Academic Year 2020/2021 - 1° Year - Curriculum PHYSICS APPLIED TO CULTURAL HERITAGE, ENVIRONMENT AND MEDICINE
Teaching Staff: Domenico LO PRESTI
Credit Value: 6
Scientific field: FIS/01 - Experimental physics
Taught classes: 42 hours
Term / Semester:

Learning Objectives

Learning objectives

Il corso si propone di fornire allo studente gli elementi di base e una panoramica sullo stato dell’arte delle catene elettroniche associate a rivelatori di radiazioni e particelle: conoscenza delle architetture elettroniche per l’estrazione ottimale delle informazioni prodotte nei rivelatori; Criteri di progetto dell’elettronica di front-end e della caratterizzazione dei rivelatori; metodologie di indagine utilizzate per lo studio del funzionamento dei circuiti elettronici e dei risultati delle misure.

The course aims to provide the student with the basic elements and an overview of the state of the art of electronic chains associated with radiation and particle detectors: knowledge of electronic architectures for the optimal extraction of the information produced in the detectors; Project criteria for front-end electronics and detector characterization; methodologies used to study the operation of electronic circuits and measurement results.

knowledge and understanding

Understanding of the main phenomena that determine electronic noise.

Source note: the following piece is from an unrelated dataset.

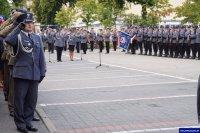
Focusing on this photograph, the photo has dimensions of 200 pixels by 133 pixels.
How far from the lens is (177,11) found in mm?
47938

Knowledge of the methods for the optimization of the noise signal ratio. Time and charge measures. Analog-digital conversion. Programmable logic. Electronic simulators and test equipment. Calculation programs for automatic analysis of results.

Applying knowledge and understanding

Ability to identify essential blocks of an electronic chain associated with a detector. Ability to simulate and verify the operation of electronic circuits. Ability to build automated testing and analysis platforms. Ability to use tools to apply solutions to new problems (problem solving) and in different contexts.

Communication skills

Communication skills in detectors and associated electronics.

Learning skills.

Acquisition of appropriate cognitive tools for the continuous updating of knowledge and the ability to access specialized literature in the field of electronics associated with detectors.


Course Structure

Should the circumstances require online or blended teaching, appropriate modifications to what is hereby stated may be introduced, in order to achieve the main objectives of the course.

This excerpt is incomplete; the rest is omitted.